■ TO BE DONE: Copy the data below word for word, starting at the line that contains "As evident in" and running through the final line, with both ends included. Leave out everything before that line.

---- EXTRACTED DATA

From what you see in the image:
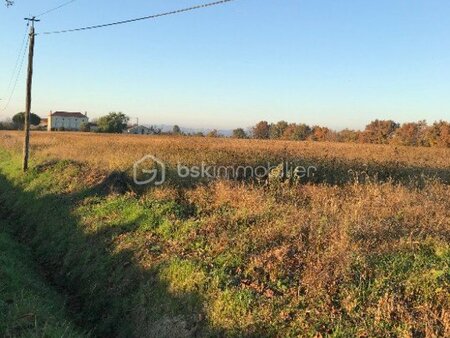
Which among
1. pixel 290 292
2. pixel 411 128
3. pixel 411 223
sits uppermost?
pixel 411 128

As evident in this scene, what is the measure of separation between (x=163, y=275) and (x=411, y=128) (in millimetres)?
85911

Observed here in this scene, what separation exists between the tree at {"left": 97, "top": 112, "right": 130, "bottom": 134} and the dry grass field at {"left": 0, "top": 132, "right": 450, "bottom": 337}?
88.2m

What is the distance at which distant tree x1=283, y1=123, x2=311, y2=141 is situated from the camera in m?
94.4

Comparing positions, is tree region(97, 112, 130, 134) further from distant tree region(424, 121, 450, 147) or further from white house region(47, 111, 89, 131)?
distant tree region(424, 121, 450, 147)

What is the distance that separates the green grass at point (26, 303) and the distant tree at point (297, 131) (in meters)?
86.6

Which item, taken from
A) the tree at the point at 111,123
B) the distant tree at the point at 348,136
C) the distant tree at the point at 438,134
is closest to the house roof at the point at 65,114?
the tree at the point at 111,123

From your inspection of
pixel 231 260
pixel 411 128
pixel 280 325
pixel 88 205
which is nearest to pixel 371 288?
pixel 280 325

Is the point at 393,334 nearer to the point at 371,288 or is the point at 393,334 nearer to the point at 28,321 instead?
the point at 371,288

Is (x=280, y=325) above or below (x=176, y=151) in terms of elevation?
below

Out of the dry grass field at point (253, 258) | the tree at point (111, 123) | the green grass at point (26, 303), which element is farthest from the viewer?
the tree at point (111, 123)

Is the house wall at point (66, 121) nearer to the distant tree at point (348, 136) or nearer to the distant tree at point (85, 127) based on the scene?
the distant tree at point (85, 127)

--------

■ EXERCISE RESPONSE:
As evident in this scene, what is the measure of separation between (x=163, y=275) and (x=411, y=128) (in millimetres)?
85911

Observed here in this scene, what separation exists between the tree at {"left": 97, "top": 112, "right": 130, "bottom": 134} and the dry grass field at {"left": 0, "top": 132, "right": 450, "bottom": 337}?
88.2m

What is the distance at which distant tree x1=283, y1=123, x2=311, y2=141 is situated from the camera in m?
94.4

Comparing positions, is tree region(97, 112, 130, 134) further from distant tree region(424, 121, 450, 147) or further from white house region(47, 111, 89, 131)?
distant tree region(424, 121, 450, 147)

What is the distance that separates the green grass at point (26, 303) and the distant tree at point (297, 131) (in meters)?
86.6

Which item, taken from
A) the tree at the point at 111,123
B) the distant tree at the point at 348,136
C) the distant tree at the point at 438,134
is closest to the house roof at the point at 65,114?
the tree at the point at 111,123

From your inspection of
pixel 231 260
pixel 411 128
pixel 280 325
pixel 88 205
which is nearest to pixel 371 288?
pixel 280 325

Is the point at 393,334 nearer to the point at 371,288 or is the point at 393,334 nearer to the point at 28,321 instead?
the point at 371,288

Is (x=280, y=325) above or below (x=176, y=151) in terms of elevation?
below

Out of the dry grass field at point (253, 258) | the tree at point (111, 123) | the green grass at point (26, 303), which element is farthest from the viewer?
the tree at point (111, 123)

Is the house wall at point (66, 121) nearer to the distant tree at point (348, 136) or nearer to the distant tree at point (85, 127) based on the scene?
the distant tree at point (85, 127)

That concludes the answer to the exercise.